# ТЕКСТ

◇ ◇ ◇

Выбрать главу

"На долгие года", "врозь", во имя высшей целесообразности, во имя аскетической идеи общественного служения, во имя пронзающей все общество, от члена Политбюро до рядового рабочего и солдата, идеи Долга. Поистине, как в петровские времена, в тридцатые годы все стали слугами государства.

Лишь через пятьдесят лет после Петра Екатерина Великая освободила дворян от обязательного служения, издав "Указ о вольности дворянства…" Указа "О вольности партработника" у нас не было. Но фактически эта "вольность" разлилась в воздухе к концу 60-х годов, когда партия уже перестала в приказном порядке бросать свои кадры на укрепление колхозов, на подъем целины, на стройки Сибири. И такое положение дел, в сущности, стало началом ее естественного перерождения…

А в тридцатые годы мои отец и мать жили врозь три четверти своей совместной жизни. Потому что аскетическое суровое время приказывало всем без исключения: "На Север поедет один из вас, на Дальний Восток — другой". Потому я и вырос на руках у бабки, о чем совершенно не жалею. Кстати, во второй половине пятидесятых годов система распределения стала уже достаточно мягкой, избавилась от "мобилизационных", полувоенных форм, и каждому из нас уже предлагали на выбор — одно место где-нибудь в Сибири, другое в одной из советских республик, третье в европейской части России. Я не знаю, как сейчас устраиваются на работу молодые специалисты, но мы, подписавшие согласие распределиться куда-либо, твердо знали: нас ждет гарантированная работа, обязательное и скорое — в течение нескольких месяцев — получение государственного жилья и "подъемные деньги" в размере двух-трех окладов, на которые можно было свободно доехать до места распределения и даже кое-чем обзавестись на первых порах новой жизни. Но три года, как минимум, надо было отработать. Не так уж это было все плохо…

Впрочем, я мог бы устроиться на работу и в Москве, основания к тому были: жена только что родила сына и серьезно заболела, но я искал для себя другую судьбу. Ни Москва, ни родная Калуга, куда мне было попасть легче легкого, не манили меня. Я написал письма в несколько сибирских газет — в иркутскую "Советскую молодежь", в братскую многотиражку "Огни Ангары", в ангарскую газету со страстными просьбами прислать на меня запрос на филологический факультет и взять на работу. Жутко хотелось посмотреть Сибирь, побывать на сибирских стройках, испытать себя в неведомой, но властно зовущей самостоятельной жизни. Спасибо молодой жене — она печально, но спокойно выслушала меня и сказала: "Ну, если так хочешь — поезжай. А я выздоровлю и к тебе с сыном приеду…"

◇ ◇ ◇

# ВЫДЕРЖКА ИЗ ДАННЫХ
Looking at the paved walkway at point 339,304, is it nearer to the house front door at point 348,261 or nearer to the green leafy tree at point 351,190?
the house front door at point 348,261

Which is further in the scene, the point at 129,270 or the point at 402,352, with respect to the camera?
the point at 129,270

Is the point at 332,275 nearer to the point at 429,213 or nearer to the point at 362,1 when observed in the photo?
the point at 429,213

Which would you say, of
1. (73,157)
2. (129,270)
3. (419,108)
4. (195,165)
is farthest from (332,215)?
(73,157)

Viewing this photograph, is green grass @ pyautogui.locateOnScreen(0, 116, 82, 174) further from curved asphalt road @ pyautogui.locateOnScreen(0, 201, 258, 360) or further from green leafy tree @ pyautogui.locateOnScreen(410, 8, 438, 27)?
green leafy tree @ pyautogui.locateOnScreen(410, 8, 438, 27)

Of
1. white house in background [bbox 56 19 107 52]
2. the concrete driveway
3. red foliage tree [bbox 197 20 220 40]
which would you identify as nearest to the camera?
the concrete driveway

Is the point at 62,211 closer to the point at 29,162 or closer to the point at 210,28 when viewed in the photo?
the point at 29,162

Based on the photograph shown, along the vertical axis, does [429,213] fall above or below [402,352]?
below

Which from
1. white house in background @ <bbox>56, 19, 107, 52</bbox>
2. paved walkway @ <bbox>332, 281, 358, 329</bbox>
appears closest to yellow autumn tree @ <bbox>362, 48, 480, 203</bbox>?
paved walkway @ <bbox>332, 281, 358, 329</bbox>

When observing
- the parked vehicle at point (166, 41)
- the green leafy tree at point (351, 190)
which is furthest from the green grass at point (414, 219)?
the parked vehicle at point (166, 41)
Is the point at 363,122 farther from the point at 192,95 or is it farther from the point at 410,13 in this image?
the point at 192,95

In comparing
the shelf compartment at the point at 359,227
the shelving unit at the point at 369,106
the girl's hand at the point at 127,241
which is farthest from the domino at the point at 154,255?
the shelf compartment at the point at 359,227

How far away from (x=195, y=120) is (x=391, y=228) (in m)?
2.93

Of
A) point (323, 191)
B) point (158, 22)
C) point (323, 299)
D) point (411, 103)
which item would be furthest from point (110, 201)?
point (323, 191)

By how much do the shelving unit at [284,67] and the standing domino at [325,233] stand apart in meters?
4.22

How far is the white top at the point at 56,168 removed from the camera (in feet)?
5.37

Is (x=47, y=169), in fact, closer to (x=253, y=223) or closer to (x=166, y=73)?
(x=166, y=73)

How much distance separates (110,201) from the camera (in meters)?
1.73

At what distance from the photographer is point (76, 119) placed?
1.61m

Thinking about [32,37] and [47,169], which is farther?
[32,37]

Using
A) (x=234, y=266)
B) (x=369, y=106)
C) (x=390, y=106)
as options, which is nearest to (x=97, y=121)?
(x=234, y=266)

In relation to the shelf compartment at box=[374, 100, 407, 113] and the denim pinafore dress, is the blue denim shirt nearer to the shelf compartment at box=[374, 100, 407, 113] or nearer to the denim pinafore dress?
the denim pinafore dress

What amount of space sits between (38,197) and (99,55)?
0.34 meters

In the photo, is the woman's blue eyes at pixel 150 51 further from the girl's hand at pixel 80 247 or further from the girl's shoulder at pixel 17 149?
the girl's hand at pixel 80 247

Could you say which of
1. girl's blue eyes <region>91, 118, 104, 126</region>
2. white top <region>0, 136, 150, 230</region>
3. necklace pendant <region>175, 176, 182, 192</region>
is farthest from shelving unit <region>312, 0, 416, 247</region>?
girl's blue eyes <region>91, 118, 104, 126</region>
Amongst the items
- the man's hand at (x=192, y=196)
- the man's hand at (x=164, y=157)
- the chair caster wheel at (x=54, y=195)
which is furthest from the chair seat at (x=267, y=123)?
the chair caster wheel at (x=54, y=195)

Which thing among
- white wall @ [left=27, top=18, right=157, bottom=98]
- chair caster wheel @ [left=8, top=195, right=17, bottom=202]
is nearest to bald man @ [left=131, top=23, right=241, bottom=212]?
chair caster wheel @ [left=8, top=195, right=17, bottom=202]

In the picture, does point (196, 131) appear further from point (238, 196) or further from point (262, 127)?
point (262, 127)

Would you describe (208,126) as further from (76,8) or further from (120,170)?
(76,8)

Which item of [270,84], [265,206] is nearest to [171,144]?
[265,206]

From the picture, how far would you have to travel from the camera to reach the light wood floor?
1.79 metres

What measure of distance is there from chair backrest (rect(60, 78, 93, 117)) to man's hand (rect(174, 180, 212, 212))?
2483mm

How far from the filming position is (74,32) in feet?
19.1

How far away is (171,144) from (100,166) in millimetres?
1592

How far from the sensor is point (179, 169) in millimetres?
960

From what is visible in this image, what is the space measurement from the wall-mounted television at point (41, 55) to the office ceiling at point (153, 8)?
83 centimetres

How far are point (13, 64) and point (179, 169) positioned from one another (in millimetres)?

◇ ◇ ◇

# ЗАДАНИЕ
Определите, согласуется ли с текстом каждое из утверждений ниже, и ответьте «да» или «нет», приведя точной цитатой слова текста, которые это решают.
(a) Екатерина Великая освободила дворян от обязательного служения через пятьдесят лет после Петра.
(b) По распределению нужно было отработать как минимум пять лет.
(c) Рассказчика тянуло в родную Калугу.

# ОТВЕТ
(a) Да: «Лишь через пятьдесят лет после Петра Екатерина Великая освободила дворян от обязательного служения».
(b) Нет: «Но три года, как минимум, надо было отработать».
(c) Нет: «Ни Москва, ни родная Калуга, куда мне было попасть легче легкого, не манили меня».